Danke, dass ihr alle überlebt hat, ihr Lieben! Dankeschön. Ich werde euch nun wieder täglich besuchen, so wie es das Wetter zulässt. Bis morgen!

Mystisch geträumt …

…Als der Zug endlich über die Lagune fuhr, verspürte ich so etwas wie Faszination. Ich trat ans Fenster, blickte auf das Wasser, das unter der Nachmittagssonne geheimnisvoll funkelte, starrte auf die Dächer und goldenen Kuppeln der Stadt, die sich langsam aus dem Dunst schälten. Ein magisch betörendes Bild, das Venedig mir zur Begrüßung bot.
Mein Herz klopfte eigentümlich, während das Bootstaxi später durch den Canale Grande tuckerte. Um mich abzulenken, sah ich mir die bröckelnden Fassaden in blassen Rot-, Blau-, Gelb- und Weißtönen und die filigran verzierten Balkone der an mir vorbei gleitenden Palazzi an, lugte in kleine, versteckte Kanäle, die sich, von Bogenbrücken überspannt, in geheimnisvollem Dunkel verloren. Und überall, auf den Gassen und Brücken, entlang der Kanäle und in den Booten, sah ich sie, Gespenstern gleich: die Masken des Carnevale. Es waren unheimlich anmutende weiße Masken, deren Träger in tiefes Schwarz gehüllt waren, historische, graziöse, dämonische, bunte, lustige Gestalten und immer wieder die Figuren der Comedia dell Arte, der Alecchino, die Colombina und die Pulcinella. Einige standen da wie Denkmäler, andere liefen in buntem Treiben umher, gafften, rempelten, schrieen, lachten …

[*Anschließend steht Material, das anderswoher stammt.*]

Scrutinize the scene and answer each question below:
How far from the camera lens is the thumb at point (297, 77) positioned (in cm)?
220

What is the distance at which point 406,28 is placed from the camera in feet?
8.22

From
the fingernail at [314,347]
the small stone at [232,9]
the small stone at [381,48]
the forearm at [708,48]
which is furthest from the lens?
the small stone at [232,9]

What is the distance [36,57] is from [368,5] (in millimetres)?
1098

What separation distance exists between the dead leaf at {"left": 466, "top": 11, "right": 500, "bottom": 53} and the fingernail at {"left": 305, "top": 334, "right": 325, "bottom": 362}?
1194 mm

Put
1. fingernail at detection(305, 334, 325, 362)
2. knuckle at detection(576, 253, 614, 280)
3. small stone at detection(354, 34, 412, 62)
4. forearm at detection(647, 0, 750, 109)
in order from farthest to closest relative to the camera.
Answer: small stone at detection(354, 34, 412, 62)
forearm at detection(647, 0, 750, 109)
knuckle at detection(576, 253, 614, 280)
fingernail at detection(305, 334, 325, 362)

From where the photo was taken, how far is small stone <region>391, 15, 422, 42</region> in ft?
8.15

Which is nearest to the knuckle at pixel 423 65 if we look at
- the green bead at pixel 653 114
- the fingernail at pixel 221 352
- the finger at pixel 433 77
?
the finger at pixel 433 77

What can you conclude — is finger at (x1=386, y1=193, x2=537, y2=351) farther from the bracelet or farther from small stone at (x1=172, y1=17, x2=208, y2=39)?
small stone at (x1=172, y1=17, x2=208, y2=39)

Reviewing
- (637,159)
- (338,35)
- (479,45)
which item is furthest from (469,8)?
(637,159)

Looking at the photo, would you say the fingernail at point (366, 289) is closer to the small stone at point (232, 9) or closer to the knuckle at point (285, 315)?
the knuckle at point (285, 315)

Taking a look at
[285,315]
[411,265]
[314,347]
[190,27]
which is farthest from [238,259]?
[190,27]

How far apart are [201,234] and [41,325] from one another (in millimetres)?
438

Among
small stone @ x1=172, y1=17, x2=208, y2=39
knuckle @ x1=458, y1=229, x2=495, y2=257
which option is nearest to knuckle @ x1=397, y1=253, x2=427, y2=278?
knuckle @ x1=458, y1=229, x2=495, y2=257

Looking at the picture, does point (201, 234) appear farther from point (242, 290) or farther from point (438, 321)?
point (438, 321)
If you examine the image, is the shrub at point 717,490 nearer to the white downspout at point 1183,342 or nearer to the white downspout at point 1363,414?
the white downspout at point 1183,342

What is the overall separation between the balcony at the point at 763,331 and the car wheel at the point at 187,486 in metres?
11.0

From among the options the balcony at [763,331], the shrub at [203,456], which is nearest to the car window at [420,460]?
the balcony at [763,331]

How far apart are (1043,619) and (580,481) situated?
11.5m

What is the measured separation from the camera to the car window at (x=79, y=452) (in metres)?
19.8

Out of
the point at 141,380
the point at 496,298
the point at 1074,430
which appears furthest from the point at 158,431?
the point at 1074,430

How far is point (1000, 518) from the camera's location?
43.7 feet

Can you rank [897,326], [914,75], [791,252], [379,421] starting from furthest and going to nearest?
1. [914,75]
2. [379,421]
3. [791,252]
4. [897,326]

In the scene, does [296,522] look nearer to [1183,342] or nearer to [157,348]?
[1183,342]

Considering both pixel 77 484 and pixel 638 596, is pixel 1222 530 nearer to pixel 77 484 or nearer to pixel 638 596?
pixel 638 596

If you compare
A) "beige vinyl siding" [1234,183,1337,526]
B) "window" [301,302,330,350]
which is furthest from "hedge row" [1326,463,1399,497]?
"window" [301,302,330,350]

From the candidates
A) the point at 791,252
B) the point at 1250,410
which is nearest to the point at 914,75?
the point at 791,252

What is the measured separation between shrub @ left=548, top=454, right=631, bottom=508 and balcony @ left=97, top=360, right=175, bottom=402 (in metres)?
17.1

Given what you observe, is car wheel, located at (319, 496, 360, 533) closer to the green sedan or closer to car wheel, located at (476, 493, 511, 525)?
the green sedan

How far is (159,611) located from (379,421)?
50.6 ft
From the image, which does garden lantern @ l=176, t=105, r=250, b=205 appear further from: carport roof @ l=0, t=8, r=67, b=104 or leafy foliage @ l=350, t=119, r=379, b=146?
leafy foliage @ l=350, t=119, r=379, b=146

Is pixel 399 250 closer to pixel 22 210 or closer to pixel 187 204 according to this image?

Es herrschte eine so mystische Atmosphäre, dass ich selbst nicht mehr wusste, ob es sich bei jenen Wesen um verkleidete Menschen handelte oder um Gespenster. Fast war ich mir sicher, dass ich einige von Venedigs echten Gespenstern für wirkliche Menschen hielt. Gespenster, die mir zunickten und deren Gruß ich erwiderte.